Pietism is considered the major influence that lead to the creation of the "Evangelical Church of the Union" in Prussia in 1817. The King of Prussia ordered the Lutheran and Reformed churches in Prussia to unite; they took the name "Evangelical," meaning simply "Protestant" in German, as a name both groups had previously identified with. This union movement spread through many German lands in the 1800s. Pietism, with its looser attitude toward confessional theology, had opened the churches to the possibility of uniting. Lutherans who claimed to be more confessionally-strict dissented from the union movement; many immigrated to the American Midwest and formed the Lutheran Church—Missouri Synod, and to Australia, where they formed the Lutheran Church of Australia. (Many immigrants to America agreed with the union movement and formed German Evangelical congregations, later to be gathered as the Evangelical Synod of North America, which is now a part of the United Church of Christ.)
Pietism did not die out in the eighteenth century, but was alive and active in the Evangelische Kirchenverein des Westen (later German Evangelical Church and still later the Evangelical and Reformed Church). The church president from 1901 to 1914, was Dr. Jakob Pister.

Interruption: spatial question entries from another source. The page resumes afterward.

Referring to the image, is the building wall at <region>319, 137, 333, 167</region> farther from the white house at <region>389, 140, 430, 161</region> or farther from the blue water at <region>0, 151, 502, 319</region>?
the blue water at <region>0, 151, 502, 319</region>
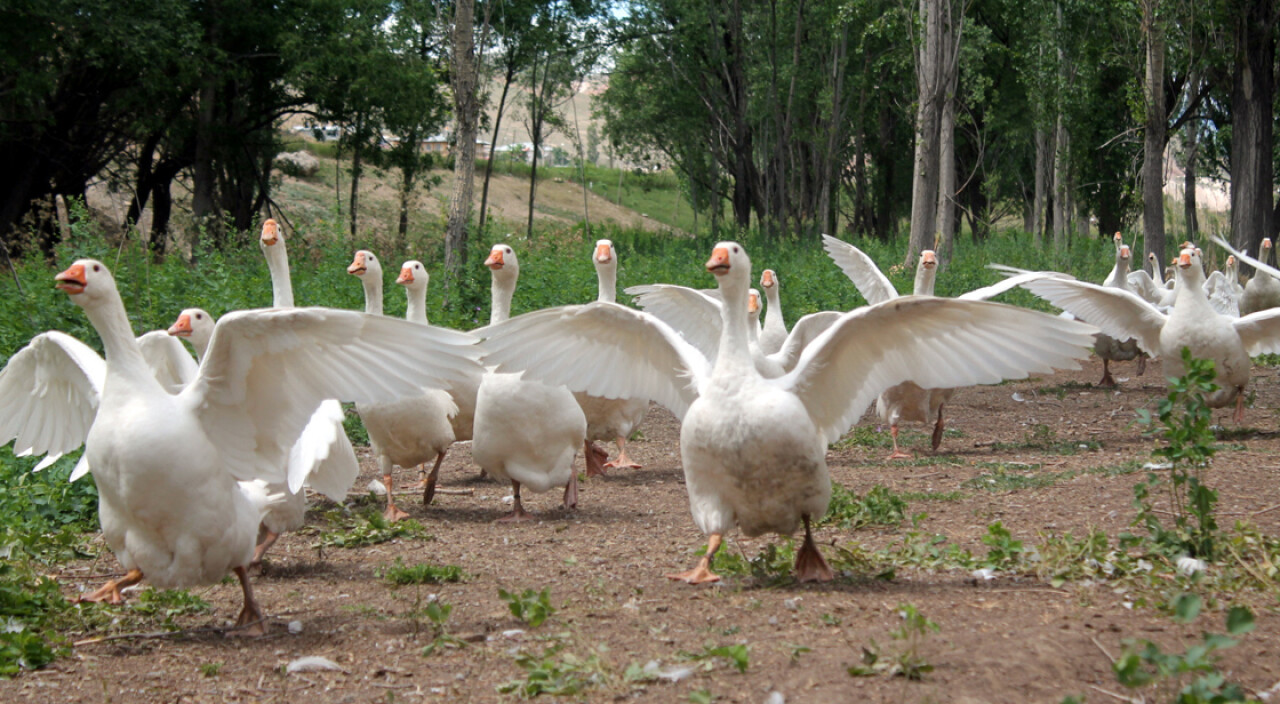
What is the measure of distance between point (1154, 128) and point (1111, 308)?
8.46 metres

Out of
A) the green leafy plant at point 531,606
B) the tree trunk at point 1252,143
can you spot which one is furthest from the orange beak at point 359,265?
the tree trunk at point 1252,143

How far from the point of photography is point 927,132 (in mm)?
19562

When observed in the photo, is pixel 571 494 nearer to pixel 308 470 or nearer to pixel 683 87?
pixel 308 470

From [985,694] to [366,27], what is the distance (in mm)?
21956

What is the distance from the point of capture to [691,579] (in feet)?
17.6

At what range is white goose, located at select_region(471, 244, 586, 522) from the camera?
750 centimetres

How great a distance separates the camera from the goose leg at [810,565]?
5340 millimetres

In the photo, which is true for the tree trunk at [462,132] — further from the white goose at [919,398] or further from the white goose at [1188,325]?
the white goose at [1188,325]

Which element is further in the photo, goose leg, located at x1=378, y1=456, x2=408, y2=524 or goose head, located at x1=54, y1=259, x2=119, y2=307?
goose leg, located at x1=378, y1=456, x2=408, y2=524

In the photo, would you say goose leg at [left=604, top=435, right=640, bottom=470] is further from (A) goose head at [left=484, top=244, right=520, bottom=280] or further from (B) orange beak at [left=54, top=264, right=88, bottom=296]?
(B) orange beak at [left=54, top=264, right=88, bottom=296]

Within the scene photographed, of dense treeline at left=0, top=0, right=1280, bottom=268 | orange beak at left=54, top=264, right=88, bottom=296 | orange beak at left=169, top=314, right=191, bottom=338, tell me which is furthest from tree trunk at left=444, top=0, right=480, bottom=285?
orange beak at left=54, top=264, right=88, bottom=296

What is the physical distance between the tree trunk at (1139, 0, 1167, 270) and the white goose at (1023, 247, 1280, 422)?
25.5 feet

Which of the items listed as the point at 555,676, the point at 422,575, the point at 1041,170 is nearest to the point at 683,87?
the point at 1041,170

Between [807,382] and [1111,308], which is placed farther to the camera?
[1111,308]
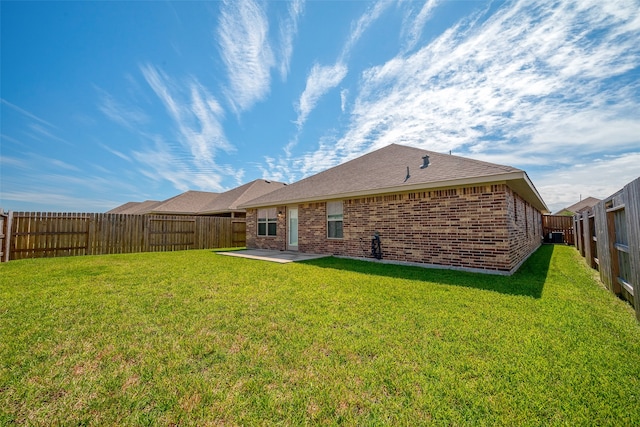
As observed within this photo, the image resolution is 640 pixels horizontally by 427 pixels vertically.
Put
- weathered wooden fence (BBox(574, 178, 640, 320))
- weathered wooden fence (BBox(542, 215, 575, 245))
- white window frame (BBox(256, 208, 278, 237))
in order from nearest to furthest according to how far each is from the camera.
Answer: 1. weathered wooden fence (BBox(574, 178, 640, 320))
2. white window frame (BBox(256, 208, 278, 237))
3. weathered wooden fence (BBox(542, 215, 575, 245))

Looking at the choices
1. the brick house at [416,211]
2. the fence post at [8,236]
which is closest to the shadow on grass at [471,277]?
the brick house at [416,211]

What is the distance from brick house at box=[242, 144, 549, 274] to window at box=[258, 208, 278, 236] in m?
0.72

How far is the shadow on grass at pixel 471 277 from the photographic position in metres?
5.21

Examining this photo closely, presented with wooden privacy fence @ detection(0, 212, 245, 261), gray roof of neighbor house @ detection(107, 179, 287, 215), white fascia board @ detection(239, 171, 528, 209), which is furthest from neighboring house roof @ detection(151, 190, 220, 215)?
white fascia board @ detection(239, 171, 528, 209)

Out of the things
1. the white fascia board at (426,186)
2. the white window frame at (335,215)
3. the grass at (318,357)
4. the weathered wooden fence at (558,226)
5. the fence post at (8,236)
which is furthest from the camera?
the weathered wooden fence at (558,226)

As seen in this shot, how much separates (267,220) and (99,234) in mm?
7874

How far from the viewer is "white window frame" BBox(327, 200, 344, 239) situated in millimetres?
10195

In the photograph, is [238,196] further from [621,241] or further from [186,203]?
[621,241]

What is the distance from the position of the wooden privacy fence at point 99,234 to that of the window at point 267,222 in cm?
369

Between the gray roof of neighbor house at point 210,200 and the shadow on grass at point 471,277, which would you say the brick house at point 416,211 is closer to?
the shadow on grass at point 471,277

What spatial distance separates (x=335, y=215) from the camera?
10.4 m

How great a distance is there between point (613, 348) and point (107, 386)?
5.12 metres

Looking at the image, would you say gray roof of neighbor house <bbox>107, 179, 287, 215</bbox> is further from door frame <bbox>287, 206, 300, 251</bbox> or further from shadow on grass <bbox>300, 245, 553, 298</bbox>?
shadow on grass <bbox>300, 245, 553, 298</bbox>

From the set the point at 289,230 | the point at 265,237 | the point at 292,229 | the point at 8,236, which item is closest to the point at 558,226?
the point at 292,229
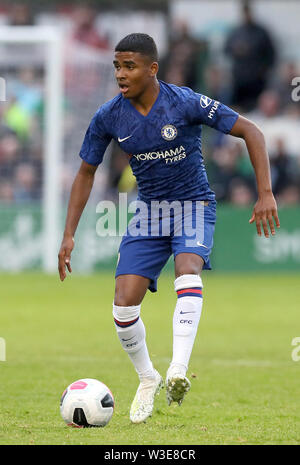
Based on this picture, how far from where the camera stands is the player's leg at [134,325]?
6246mm

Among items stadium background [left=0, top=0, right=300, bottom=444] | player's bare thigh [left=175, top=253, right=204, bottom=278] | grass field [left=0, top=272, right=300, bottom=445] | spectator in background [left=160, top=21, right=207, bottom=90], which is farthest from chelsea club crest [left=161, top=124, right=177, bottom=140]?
spectator in background [left=160, top=21, right=207, bottom=90]

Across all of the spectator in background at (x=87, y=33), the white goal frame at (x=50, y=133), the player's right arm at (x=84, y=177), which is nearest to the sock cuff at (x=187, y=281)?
the player's right arm at (x=84, y=177)

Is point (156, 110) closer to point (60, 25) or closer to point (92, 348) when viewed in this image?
point (92, 348)

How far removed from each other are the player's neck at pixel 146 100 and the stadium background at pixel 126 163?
16.7 feet

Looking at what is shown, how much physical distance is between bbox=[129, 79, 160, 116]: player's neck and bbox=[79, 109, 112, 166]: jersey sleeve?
27 centimetres

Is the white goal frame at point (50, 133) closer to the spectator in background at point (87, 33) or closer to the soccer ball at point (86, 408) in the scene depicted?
the spectator in background at point (87, 33)

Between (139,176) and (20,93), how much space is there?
12.4 m

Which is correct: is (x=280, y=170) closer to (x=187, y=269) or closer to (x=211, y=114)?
(x=211, y=114)

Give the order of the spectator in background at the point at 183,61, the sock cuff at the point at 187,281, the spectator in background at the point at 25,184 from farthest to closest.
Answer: the spectator in background at the point at 183,61 → the spectator in background at the point at 25,184 → the sock cuff at the point at 187,281

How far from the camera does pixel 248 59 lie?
65.5 feet

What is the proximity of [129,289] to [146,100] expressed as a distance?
1.21m

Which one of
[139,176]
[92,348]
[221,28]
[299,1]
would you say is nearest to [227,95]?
[221,28]

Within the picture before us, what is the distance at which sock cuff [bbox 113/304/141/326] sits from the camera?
6262mm

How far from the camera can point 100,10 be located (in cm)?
2309
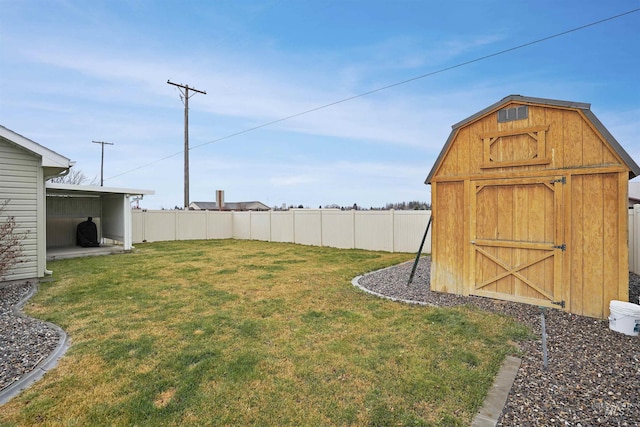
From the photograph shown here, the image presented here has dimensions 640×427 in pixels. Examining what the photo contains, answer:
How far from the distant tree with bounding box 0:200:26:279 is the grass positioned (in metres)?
0.88

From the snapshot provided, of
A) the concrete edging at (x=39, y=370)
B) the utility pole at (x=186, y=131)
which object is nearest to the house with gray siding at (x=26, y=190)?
the concrete edging at (x=39, y=370)

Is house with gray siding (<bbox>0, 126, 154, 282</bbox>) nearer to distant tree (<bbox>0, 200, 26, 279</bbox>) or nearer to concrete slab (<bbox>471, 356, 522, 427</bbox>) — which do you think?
distant tree (<bbox>0, 200, 26, 279</bbox>)

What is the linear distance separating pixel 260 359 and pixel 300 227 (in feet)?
39.1

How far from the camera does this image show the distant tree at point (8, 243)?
19.9 ft

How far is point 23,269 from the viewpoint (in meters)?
7.03

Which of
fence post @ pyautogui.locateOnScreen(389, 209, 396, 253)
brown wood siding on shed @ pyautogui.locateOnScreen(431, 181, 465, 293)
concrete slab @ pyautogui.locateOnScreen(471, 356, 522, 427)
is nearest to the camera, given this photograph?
concrete slab @ pyautogui.locateOnScreen(471, 356, 522, 427)

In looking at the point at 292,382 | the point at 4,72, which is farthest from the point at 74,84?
the point at 292,382

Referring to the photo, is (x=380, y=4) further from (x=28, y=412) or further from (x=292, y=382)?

Pietism was a major influence on John Wesley and others who began the Methodist movement in eighteenth century Great Britain, and modern American Methodists and members of the Holiness movement continue to be influenced by Spener and also the Moravian legacy.
In the nineteenth century, there was a revival of confessional Lutheran doctrine, known as the neo-Lutheran movement. This movement focused on a reassertion of the identity of Lutherans as a distinct group within the broader community of Christians, with a renewed focus on the Lutheran Confessions as a key source of Lutheran doctrine. Associated with these changes was a renewed focus on traditional doctrine and liturgy, which paralleled the growth of Anglo-Catholicism in England.
Some writers on the history of Pietism—for example, Heppe and Albrecht Ritschl—have included under it nearly all religious tendencies amongst Protestants of the last three centuries in the direction of a more serious cultivation of personal piety than that prevalent in the various established churches. Ritschl, too, treats Pietism as a retrograde movement of Christian life towards Catholicism. Some historians also speak of a later or modern Pietism, characterizing thereby a party in the German Church which was probably at first influenced by some remains of Spener's Pietism in Westphalia, on the Rhine, in Württemberg, and at Halle, and Berlin.
The party was chiefly distinguished by its opposition to an independent scientific study of theology, its principal theological leader being Hengstenberg, and its chief literary organ the Evangelische Kirchenzeitung.
A term used in Sweden to describe a pietistic (moralistic) approach to life without religion. “We have denied the existence of God but kept the pietistic rules.” Atheistic pietism has been suggested to be one of the characteristics (traits) of the modern day Swedish national spirit. The term is first known to have been used by W.H. Mallock in 1879.